The mainly residential West Tower will bring the development’s total number of housing units to 1,400.
While the brand of the hotel remains unconfirmed, the developer indicated that it would be distinct from any of the other hospitality projects the company has undertaken, which include the Grand Hyatt Tokyo in Roppongi Hills, the Andaz Tokyo in Toranomon Hills and the Park Hyatt Shanghai in the Shanghai World Financial Center.
The developer said it had brought together a cast of international designers to create what it calls “a unique people-centred space” including the designer of the London 2012 Olympic Cauldron – the UK’s Heatherwick Studio – which has devised the development’s public spaces and lower level architecture.

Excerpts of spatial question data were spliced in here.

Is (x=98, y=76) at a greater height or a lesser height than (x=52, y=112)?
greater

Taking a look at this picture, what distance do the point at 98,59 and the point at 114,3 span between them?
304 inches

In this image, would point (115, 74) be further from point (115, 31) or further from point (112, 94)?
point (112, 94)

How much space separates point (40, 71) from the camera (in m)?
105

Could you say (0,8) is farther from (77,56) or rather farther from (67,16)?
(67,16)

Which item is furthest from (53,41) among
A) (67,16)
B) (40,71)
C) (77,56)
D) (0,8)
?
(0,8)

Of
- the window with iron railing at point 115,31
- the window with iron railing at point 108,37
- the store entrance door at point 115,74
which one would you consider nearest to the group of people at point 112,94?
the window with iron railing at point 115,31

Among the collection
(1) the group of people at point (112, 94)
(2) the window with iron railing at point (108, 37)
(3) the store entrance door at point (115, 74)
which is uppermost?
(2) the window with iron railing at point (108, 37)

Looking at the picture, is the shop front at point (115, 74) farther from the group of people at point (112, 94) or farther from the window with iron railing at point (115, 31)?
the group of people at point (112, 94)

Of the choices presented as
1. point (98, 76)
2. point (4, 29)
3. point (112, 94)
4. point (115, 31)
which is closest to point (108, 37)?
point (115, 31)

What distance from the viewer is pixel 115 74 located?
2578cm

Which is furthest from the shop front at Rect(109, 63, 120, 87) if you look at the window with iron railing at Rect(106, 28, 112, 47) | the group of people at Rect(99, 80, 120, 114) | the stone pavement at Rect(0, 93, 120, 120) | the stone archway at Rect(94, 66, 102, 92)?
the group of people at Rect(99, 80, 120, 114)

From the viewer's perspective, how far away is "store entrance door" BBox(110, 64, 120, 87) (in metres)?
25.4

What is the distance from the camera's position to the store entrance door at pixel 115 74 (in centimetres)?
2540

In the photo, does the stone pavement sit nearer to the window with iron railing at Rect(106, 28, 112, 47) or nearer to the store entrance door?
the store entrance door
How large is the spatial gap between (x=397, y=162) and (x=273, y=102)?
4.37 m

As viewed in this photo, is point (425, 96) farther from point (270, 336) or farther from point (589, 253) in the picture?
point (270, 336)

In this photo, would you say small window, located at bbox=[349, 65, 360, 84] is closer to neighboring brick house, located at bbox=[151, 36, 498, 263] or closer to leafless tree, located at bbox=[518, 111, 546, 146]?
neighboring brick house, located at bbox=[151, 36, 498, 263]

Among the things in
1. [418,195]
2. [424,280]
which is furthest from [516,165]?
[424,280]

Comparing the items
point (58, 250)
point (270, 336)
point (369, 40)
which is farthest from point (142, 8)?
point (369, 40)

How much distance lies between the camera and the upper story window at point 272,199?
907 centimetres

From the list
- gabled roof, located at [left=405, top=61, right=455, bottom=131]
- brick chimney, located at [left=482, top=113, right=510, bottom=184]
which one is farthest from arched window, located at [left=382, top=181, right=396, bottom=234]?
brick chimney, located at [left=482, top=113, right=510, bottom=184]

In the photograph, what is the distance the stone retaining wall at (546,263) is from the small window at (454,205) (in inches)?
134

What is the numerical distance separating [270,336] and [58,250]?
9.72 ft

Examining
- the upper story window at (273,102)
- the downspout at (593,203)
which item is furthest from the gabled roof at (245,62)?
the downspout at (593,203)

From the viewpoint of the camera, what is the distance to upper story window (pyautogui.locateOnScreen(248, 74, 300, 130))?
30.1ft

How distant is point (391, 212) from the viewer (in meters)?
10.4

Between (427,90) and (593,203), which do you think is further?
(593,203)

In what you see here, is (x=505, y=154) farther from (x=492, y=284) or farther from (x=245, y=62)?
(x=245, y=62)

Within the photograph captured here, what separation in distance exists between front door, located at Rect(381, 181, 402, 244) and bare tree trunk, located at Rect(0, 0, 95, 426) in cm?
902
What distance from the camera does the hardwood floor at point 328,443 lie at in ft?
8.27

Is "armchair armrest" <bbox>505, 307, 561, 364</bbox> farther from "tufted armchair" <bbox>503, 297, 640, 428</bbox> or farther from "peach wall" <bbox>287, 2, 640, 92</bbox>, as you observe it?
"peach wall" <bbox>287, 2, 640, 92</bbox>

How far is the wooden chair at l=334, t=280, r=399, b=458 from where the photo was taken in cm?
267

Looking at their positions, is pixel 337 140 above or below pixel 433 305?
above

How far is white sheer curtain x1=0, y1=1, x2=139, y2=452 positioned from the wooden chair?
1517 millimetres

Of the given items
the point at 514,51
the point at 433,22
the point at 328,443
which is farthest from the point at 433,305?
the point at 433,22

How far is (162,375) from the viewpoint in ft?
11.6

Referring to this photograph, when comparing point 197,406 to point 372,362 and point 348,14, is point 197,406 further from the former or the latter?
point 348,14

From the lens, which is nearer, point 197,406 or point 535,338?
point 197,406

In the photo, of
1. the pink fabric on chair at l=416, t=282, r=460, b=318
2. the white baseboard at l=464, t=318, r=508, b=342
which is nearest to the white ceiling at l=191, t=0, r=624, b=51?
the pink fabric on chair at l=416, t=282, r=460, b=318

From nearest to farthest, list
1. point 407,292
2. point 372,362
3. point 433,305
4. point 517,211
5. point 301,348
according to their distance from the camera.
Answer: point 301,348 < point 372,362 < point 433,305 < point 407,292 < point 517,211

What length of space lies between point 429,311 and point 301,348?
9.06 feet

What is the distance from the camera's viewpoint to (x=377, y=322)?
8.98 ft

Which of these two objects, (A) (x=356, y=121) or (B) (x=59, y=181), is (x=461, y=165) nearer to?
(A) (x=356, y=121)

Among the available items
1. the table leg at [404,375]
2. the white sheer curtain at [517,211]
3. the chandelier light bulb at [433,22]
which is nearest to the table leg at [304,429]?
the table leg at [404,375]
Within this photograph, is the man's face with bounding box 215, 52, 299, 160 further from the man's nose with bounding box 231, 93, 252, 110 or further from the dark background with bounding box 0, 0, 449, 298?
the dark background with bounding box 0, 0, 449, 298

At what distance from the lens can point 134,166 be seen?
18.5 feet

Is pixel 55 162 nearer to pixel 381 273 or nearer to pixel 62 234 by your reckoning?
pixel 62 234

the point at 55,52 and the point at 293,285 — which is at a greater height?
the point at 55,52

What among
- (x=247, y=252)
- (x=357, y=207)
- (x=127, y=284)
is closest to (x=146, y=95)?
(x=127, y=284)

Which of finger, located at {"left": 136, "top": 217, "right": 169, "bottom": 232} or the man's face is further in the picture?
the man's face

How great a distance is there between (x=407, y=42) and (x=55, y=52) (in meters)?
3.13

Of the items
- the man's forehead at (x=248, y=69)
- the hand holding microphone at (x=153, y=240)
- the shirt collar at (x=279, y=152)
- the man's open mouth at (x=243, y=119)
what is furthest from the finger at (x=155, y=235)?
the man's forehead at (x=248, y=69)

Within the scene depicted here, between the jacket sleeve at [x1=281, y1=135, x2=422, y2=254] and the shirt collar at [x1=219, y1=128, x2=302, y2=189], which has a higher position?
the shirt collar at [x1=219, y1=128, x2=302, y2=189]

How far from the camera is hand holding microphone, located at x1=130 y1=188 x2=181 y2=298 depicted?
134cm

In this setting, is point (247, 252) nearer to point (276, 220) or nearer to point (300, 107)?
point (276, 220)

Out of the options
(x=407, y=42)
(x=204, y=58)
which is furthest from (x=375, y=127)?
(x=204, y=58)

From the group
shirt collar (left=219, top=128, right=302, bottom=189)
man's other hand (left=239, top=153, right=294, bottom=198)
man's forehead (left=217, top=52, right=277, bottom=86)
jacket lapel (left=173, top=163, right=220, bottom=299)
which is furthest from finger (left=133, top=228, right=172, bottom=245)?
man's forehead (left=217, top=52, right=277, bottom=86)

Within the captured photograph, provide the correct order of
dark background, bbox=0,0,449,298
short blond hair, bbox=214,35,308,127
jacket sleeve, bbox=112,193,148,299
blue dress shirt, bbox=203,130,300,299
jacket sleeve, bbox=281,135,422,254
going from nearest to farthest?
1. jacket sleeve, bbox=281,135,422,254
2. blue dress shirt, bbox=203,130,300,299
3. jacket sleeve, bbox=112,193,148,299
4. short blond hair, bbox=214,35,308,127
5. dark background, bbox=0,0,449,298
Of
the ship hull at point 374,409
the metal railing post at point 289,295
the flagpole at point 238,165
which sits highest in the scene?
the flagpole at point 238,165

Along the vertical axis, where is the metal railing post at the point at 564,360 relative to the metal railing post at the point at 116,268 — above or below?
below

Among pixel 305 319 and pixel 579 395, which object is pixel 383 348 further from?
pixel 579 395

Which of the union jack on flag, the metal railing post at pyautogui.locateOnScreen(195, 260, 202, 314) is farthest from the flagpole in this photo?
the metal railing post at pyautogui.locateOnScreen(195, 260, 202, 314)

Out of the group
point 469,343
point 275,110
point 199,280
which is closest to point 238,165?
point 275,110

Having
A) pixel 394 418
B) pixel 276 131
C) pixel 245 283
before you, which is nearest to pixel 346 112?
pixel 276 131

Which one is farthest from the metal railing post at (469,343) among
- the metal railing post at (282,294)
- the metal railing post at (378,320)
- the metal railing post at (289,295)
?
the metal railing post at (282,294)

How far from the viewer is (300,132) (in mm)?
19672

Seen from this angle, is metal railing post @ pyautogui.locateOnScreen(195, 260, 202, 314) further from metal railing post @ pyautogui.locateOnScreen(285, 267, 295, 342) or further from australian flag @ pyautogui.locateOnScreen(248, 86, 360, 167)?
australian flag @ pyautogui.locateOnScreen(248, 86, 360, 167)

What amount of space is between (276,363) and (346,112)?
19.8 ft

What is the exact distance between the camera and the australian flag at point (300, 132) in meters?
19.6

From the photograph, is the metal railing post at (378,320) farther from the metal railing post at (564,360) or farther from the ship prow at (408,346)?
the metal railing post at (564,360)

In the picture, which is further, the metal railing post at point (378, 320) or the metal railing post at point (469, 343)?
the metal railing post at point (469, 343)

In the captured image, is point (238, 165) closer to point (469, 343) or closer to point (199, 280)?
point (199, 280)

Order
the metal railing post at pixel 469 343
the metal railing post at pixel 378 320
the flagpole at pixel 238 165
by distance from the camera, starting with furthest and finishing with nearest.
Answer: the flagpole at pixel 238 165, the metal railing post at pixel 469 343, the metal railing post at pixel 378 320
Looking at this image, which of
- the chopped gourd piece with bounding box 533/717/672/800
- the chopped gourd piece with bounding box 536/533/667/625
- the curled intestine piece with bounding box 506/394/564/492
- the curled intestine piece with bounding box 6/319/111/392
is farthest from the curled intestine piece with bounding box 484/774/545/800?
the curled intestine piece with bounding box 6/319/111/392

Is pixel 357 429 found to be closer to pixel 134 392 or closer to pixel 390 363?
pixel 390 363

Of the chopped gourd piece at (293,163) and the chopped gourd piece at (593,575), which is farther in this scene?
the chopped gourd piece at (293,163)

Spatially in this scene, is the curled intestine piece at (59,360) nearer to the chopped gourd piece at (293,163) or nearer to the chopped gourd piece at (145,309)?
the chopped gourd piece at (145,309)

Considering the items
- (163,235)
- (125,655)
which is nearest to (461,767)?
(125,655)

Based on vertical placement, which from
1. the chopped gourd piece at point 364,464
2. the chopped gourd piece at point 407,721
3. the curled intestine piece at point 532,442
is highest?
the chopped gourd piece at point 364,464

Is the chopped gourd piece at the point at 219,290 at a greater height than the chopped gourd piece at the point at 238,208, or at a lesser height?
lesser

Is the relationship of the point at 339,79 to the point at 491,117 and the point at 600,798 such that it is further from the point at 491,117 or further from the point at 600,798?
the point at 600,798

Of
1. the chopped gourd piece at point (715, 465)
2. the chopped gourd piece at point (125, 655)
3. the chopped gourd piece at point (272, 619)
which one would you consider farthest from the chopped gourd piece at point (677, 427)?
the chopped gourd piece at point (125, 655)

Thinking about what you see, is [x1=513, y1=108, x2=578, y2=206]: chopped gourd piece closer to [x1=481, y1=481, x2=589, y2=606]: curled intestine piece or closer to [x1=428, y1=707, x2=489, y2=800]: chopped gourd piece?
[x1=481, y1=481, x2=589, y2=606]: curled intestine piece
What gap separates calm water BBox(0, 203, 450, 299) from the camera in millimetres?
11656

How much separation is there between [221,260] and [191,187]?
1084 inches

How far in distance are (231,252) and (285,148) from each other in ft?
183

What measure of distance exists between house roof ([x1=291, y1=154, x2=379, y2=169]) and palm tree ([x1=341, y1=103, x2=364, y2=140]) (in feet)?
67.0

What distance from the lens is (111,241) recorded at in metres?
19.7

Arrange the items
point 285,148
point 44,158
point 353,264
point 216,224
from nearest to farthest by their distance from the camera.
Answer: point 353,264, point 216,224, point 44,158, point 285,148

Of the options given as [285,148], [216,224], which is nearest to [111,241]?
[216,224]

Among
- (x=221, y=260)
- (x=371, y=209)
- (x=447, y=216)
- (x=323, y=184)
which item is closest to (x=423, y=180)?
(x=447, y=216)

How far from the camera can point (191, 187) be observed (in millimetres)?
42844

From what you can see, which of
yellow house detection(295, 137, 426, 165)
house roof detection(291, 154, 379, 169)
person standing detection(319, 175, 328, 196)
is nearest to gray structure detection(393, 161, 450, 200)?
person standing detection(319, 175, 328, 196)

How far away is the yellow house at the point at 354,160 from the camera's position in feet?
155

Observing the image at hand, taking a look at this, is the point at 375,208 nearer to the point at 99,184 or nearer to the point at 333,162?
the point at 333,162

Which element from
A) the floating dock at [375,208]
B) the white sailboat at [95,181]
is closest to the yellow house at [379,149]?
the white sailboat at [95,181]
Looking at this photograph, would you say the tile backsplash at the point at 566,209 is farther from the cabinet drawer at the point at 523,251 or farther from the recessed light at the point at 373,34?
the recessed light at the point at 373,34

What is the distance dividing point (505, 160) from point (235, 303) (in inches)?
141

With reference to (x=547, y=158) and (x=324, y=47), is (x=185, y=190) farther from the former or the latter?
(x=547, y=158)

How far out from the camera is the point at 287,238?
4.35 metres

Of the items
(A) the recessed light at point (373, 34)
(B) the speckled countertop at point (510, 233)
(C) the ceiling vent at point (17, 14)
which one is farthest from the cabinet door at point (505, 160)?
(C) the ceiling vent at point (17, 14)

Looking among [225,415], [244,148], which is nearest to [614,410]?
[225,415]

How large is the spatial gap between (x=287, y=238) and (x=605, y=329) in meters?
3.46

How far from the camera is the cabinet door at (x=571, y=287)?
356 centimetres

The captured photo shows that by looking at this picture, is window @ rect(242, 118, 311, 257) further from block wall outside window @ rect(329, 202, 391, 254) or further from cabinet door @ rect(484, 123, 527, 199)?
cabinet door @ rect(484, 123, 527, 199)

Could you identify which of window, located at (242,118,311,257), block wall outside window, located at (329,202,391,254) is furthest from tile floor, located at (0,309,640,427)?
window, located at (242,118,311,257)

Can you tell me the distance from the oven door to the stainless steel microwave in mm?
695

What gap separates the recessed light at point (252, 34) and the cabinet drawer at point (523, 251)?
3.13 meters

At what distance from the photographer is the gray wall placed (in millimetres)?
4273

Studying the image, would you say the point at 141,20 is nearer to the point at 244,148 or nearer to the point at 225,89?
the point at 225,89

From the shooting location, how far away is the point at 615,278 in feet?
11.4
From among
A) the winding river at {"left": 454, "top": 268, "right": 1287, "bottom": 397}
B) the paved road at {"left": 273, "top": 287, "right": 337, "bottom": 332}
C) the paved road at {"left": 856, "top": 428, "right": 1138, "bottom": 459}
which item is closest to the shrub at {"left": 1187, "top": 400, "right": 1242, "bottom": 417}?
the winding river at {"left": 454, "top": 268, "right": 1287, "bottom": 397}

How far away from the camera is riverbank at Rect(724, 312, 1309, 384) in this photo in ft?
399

The blueprint for the towers has been conceived by US firm Pelli Clarke Pelli Architects, which was founded by the architect behind Manhattan’s World Financial Centre and London’s One Canada Square.
“Far more than a mere grouping of buildings, the project will realise an integrated social ecosystem based on a people-centered approach to planning,” the developer said in a statement.
Office Demand Expected to Grow
The announcement by the Tokyo-based developer suggests that the company expects investment momentum in Tokyo could push through beyond the 2020 Olympics, supported by demand for office space tightened vacancy rates for grade A offices in Tokyo’s five main wards to 0.3 percent in June, as reported by Savills last month.
The property services firm said that a convergence of factors should help maintain demand for new grade A buildings, including several years of strong company profits and increasing capital expenditure.
Low unemployment is also prompting businesses to obtain top-quality offices to help secure their workforces, according to the property consultant.